The rate charged on overdue tax is set four percentage points higher than the prescribed rate on family loans.

Based on Government of Canada three-month Treasury Bill yields through April, the prescribed interest rate used for loans to family members will be 3% in the third quarter, down from 4% in the second quarter.

The prescribed rate hasn’t been as low as 3% since the last quarter of 2022. It began rising in the third quarter of that year. Up until 2022’s third quarter, the rate had been 1% for two years, with the rate charged on overdue tax at 5%. The prescribed rate hit 6% in the first half of 2024 before beginning to drop.

On Jan. 1, 2025, the CRA began charging 8% interest on overdue taxes, down from 9% in the second half of 2024. The CRA will continue to charge 8% through June 2025.

The CRA charges interest, compounded daily, on overdue taxes. It may also impose penalties — for late filing, for example — as well as interest on the penalties.

Most taxpayers had an April 30 deadline to file their 2024 tax returns and pay any taxes owing.

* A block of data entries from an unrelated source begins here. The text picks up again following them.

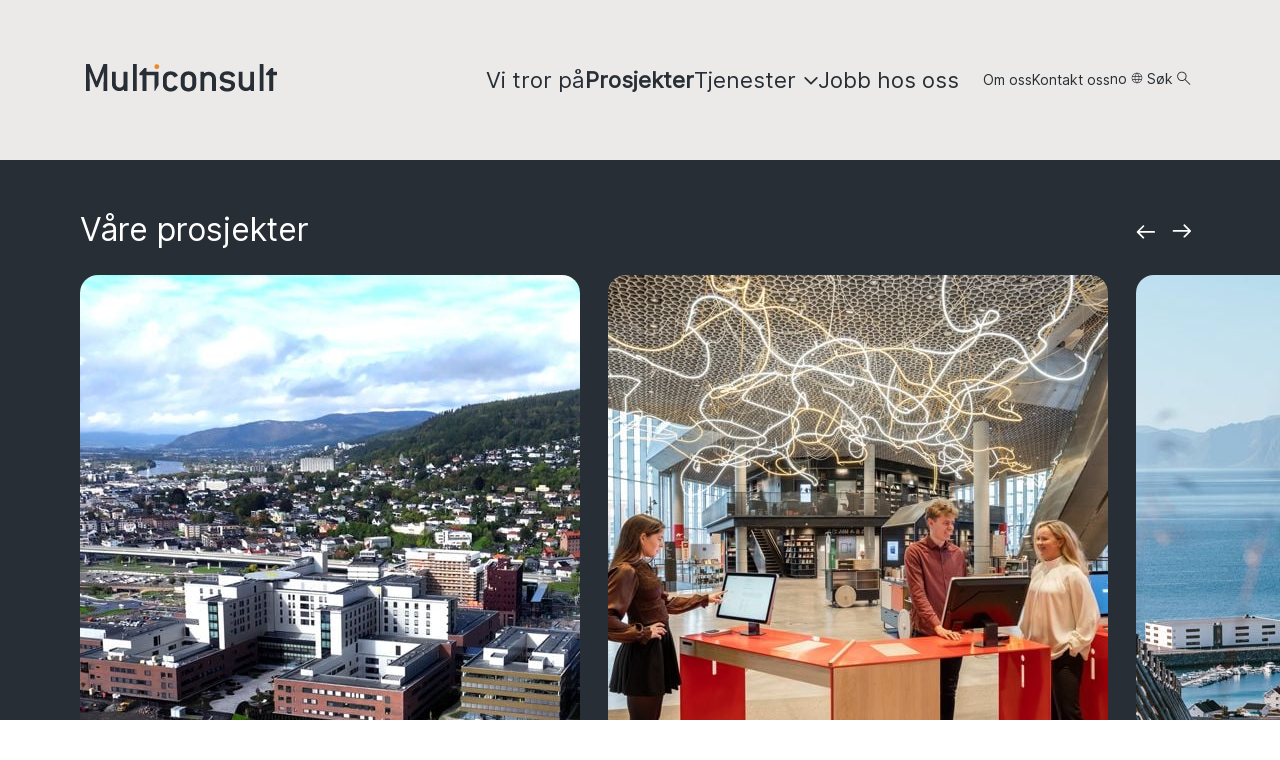

--- FILE ---
content_type: text/html; charset=utf-8
request_url: https://tools.eurolandir.com/tools/ticker/Scrolling/GetInstrumentData/?instrumentID=107073&lang=en-GB&decimalMarket=.&thousandGroupMarker=%2C&timeZone=W.%20Europe%20Standard%20Time&defaultNumberFormat=%23%2C%23%230.00&companycode=no-multi&getCleanData=false
body_size: 266
content:
{"e":0,"Values":[{"name":"last","Formats":[{"format":"0_#,##0.0","value":"171.5","rawValue":171.5000000000}]},{"changeIndicator":0,"name":"change","Formats":[{"format":"0_+#,##0.0;-#,##0.0;0.0","value":"0.0","rawValue":0.0000000000},{"format":"0_","value":"0.00","rawValue":0.0000000000}]},{"name":"bid","Formats":[{"format":"0_#,##0.0","value":"166.0","rawValue":166.0000000000}]},{"name":"ask","Formats":[{"format":"0_#,##0.0","value":"172.0","rawValue":172.0000000000}]},{"name":"prevClose","Formats":[{"format":"0_#,##0.0","value":"171.5","rawValue":171.5000000000}]},{"name":"high","Formats":[{"format":"0_#,##0.0","value":"171.5","rawValue":171.5000000000}]},{"name":"low","Formats":[{"format":"0_#,##0.0","value":"170.0","rawValue":170.0000000000}]},{"name":"date","Formats":[{"format":"HH:mm","value":"16:28","rawValue":"2026-01-26T16:28:57Z"}]}],"ExtraData":[{"Key":"open","Value":171.0000000000},{"Key":"prevClose","Value":171.5000000000}]}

Self-employed taxpayers have a deadline of June 15, although taxes owing were due April 30.

Individual taxpayers reporting capital gains on their 2024 returns have an extended tax-filing deadline of June 2, because of the Jan. 31, 2025, deferral of the now-defunct proposed increase to the capital gains inclusion rate. This deadline includes T1 filers who have T3 tax slips reporting capital gains (the extended deadline generally doesn’t include these taxpayers’ spouses). Trusts reporting capital gains have until May 1 — today — to file.

Prescribed-rate calculation

The lower the prescribed rate, the greater the potential for income splitting using a prescribed-rate loan strategy. The prescribed rate is calculated every quarter.

According to Section 4301 of the Income Tax Regulations, the prescribed rate is based on the average yield of Government of Canada three-month Treasury Bills auctioned in the first month of the preceding quarter, rounded up to the next whole percentage.

The auction yield for three-month T-Bills was 2.59% on April 8 and 2.65% on April 22. As the average of those yields is 2.62%, the prescribed rate will be 3% for the third quarter of 2025.